The rower, who is finishing his first year of University and competing for QUBBC as well as rowing for Methody at Junior level, had this to say about his performance in the Lightweight Single Sculls event: I went into it really apprehensive about it being a senior pot event, I thought I’d be completely out-classed. So being able to sit in a qualifying position in my heat was a big boost and being able to place 5th in the final even after my nasty collision with a few buoys was a highlight of my year. Shows how great the work over the year has been that I could jump into the boat for a few weeks and place 5th in a highly competitive senior event.
One of the most anticipated races of the weekend, the Men’s Novice Eight, also took place on the Friday, with the Queen’s Novice Men racing against UCC, UCD, Trinity and NUI Galway in a straight final. Queen’s launched themselves into the race with a rapid start, holding them ahead of close rivals UCC and up with UCD and Trinity, however the Trinity men had proved themselves to be the top competitors of the day, gaining clear water over all crews by the 750m mark. Queen’s held their lead against UCC throughout most of the race, until they were into the finishing stages of the race, when UCC made strong pushes to take their 3rd place position, leaving the Queen’s men in a finishing position of 4th place, with a final time of 7.06. UCC finished with a time of 7.01, UCD finished 2nd at 6.56 and Trinity finished 1st by a clear margin with 6.50.

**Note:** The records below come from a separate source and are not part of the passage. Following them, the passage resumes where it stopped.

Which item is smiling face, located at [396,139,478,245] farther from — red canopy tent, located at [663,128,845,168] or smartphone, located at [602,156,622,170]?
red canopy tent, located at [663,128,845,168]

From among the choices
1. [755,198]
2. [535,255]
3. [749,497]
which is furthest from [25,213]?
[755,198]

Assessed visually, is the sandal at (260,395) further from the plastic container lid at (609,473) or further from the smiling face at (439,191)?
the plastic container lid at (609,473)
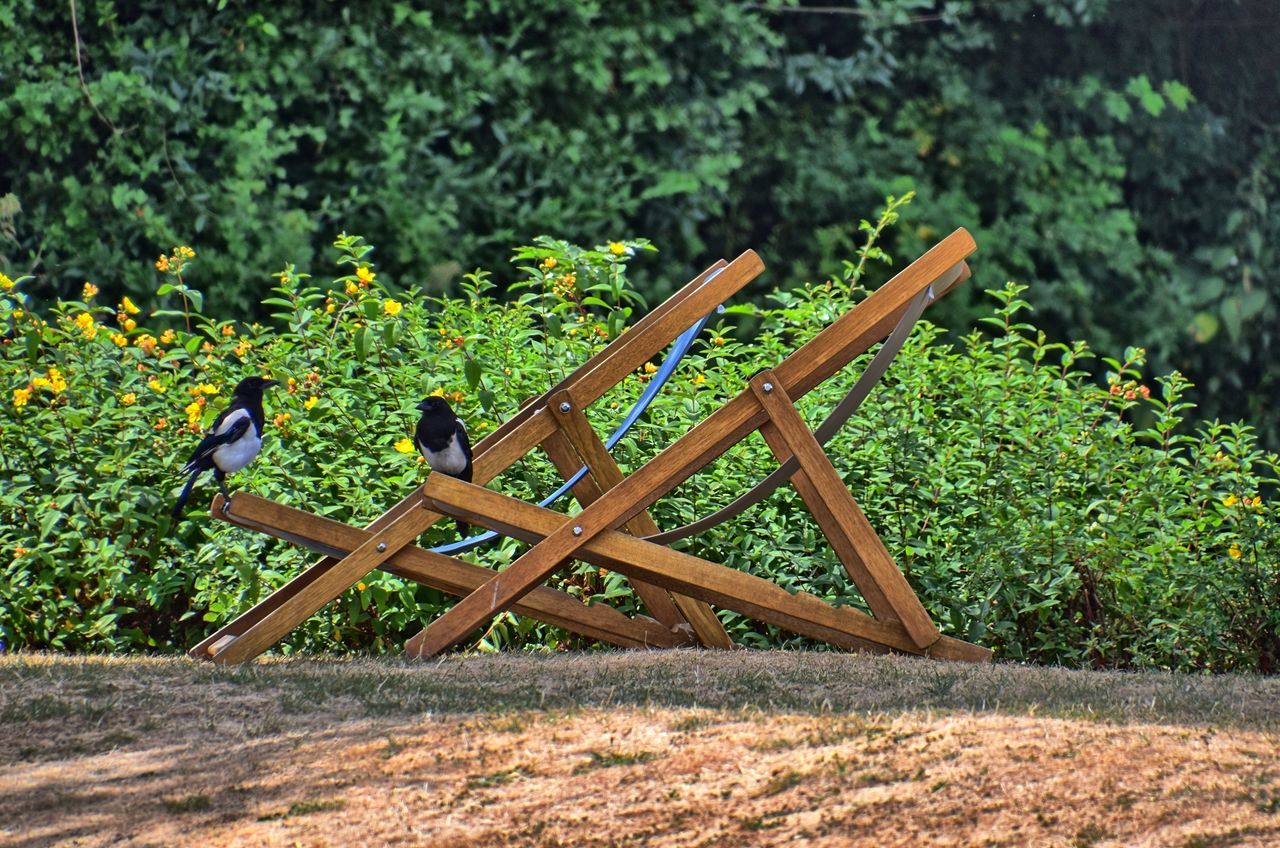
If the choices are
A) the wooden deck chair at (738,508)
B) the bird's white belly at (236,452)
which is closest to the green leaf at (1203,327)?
the wooden deck chair at (738,508)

A disappointing result for the Novice Men, however the race also provided understanding to the first year rowers how high the calibre of Novice Rowing is at this stage of the season as well as an example of how crew cohesion must be maintained consistently throughout the racing season, as there were changes to the crew prior to and after Henley regatta. Overall though, the crew agreed that they felt that they raced well and give it their best.
The Men’s Senior Four race was also a straight final. It was a very close race, with very little gaps between the finishing times for each of the crews entered. The Queen’s Senior Four crew were very much in the thick of it throughout the race, however finished just behind the crews in 6th place, with a time of 7.08. The winning crew was Grainne Mhaol with a time of 6.51. While of course this was moral sapping for the Queen’s Men, the Senior Four at Irish Nationals was never a priority race for for the Senior Men and was always considered more of a ‘leg-opener’ for the Senior Eight race on Sunday.
The first day saw some good performances from both the Men’s and Lady’s clubs, while others were seen as more disappointing. It was unquestionably though, a good way to ‘break in’ the competing Queen’s crews into the high calibre atmosphere of the Irish Nationals Weekend and was good preparation for the races to come in the competition.